Exercise input —
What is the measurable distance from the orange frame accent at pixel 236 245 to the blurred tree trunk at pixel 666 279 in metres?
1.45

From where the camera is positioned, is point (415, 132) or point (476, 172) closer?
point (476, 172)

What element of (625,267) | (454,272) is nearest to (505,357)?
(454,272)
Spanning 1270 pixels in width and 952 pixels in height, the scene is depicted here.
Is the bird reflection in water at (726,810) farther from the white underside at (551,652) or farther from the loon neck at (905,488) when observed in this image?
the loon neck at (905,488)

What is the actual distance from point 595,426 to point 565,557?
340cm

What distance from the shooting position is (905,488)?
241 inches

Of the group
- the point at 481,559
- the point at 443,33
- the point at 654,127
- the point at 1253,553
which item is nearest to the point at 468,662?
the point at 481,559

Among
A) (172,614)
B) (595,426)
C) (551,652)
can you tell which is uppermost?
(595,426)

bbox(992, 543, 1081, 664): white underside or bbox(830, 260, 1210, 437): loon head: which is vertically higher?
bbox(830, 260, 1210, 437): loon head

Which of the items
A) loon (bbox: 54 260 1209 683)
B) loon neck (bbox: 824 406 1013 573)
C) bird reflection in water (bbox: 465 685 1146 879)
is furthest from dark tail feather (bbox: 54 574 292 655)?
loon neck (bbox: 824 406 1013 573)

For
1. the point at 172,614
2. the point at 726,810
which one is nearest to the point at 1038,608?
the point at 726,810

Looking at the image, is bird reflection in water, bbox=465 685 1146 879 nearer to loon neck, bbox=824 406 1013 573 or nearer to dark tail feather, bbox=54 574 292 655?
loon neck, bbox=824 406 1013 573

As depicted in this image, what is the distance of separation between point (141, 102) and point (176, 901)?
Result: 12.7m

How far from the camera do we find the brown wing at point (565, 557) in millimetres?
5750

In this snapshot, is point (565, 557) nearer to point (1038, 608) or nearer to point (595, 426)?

Problem description — Recast the lines from the one containing "Looking at the" through the end of the items, both included, as a Markdown table with columns Row and Text. Number the rows and leave out blank lines.

Solution for this exercise —
| Row | Text |
|---|---|
| 1 | Looking at the image, is bird reflection in water, bbox=465 685 1146 879 nearer to loon neck, bbox=824 406 1013 573 or nearer to dark tail feather, bbox=54 574 292 655? |
| 2 | loon neck, bbox=824 406 1013 573 |
| 3 | As depicted in this image, what is the distance of separation between point (141, 102) and point (176, 901)? |
| 4 | Result: 12.7m |
| 5 | How far from the camera do we find the brown wing at point (565, 557) in millimetres? |
| 6 | 5750 |
| 7 | In this snapshot, is point (565, 557) nearer to point (1038, 608) or nearer to point (595, 426)? |